The city’s Public Security and Neighborhood Services Committee assembled to talk about a resolution that would help an offered California state bill asking Uber and Lyft to make their drivers employees. Currently, drivers are recognized as independent contractors, sometimes referred to as gig-workers, which means they do not get extra perks, including Social Security, medical insurance, paid sick days, and overtime.
Over two dozen drivers took to the rostrum with similar tales. They said they’ve seen lower pay, higher prices and longer working hours as the price of living has grown over time. After they get sick, they said they could not afford to take a day without work.
The problem of gig worker recognition is nothing new.
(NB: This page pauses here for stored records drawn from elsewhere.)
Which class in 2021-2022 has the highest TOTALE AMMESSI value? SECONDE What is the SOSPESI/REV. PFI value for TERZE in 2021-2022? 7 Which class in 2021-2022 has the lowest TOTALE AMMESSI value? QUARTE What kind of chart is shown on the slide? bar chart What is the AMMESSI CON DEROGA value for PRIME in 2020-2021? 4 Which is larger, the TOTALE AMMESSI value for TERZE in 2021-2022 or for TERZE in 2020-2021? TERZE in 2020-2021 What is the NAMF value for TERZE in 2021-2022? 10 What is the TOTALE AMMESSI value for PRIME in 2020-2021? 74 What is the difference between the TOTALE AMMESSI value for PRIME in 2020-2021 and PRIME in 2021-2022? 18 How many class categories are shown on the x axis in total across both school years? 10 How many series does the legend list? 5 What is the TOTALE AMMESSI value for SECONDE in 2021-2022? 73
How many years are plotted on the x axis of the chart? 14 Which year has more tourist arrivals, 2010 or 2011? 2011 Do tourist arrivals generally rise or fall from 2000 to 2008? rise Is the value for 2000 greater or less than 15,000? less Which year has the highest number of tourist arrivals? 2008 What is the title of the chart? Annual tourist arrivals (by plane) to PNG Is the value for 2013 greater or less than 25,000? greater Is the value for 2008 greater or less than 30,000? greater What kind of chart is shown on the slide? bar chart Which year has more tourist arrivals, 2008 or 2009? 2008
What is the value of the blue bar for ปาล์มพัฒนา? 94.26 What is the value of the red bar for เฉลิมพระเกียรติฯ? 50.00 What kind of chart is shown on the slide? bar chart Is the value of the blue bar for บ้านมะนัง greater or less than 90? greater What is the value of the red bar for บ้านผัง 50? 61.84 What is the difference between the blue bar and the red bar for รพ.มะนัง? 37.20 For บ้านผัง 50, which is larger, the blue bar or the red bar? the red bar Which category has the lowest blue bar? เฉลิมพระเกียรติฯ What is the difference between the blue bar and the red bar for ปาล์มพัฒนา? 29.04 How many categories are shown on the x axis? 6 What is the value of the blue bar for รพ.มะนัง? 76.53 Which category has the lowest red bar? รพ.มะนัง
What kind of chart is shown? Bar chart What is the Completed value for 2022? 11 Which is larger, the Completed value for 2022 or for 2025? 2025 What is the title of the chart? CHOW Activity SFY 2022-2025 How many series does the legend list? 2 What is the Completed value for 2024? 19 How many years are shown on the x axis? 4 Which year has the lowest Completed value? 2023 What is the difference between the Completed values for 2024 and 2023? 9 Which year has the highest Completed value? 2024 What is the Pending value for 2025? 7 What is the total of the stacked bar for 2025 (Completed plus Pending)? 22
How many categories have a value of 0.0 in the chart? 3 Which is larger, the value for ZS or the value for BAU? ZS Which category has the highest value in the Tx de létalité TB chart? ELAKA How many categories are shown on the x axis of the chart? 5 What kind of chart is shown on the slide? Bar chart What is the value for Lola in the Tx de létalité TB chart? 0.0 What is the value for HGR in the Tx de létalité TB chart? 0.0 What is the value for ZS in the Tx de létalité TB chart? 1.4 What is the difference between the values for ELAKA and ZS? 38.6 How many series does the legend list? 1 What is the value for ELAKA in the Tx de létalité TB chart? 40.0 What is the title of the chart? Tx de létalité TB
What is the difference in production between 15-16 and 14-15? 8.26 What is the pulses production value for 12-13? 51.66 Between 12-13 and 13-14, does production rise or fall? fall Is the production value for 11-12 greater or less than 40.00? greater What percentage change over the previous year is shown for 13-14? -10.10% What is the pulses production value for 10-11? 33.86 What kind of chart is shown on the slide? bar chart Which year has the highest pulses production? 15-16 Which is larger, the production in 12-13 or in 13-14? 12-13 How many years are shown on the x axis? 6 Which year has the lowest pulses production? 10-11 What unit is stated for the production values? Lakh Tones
Suits filed against both Uber and Lyft goes back to 2013. Since then, many cities and states have investigated the matter. While New York City ruled minimum wage laws for drivers in December 2018, the National Labor Relations Board stated in May it believes drivers should be recognized as contractors instead of employees. Under California’s recommended Assembly Bill 5, drivers would be known as employees – given benefits and have the right to unite collectively.
Uber and Lyft appear to be against AB 5. One reason why is that the businesses will have to re-work their models if they’re required to recognize their drivers into employees. Not only will they need to pay employee costs, but they will also even have to appoint a workforce of tens of 1000’s of drivers in California.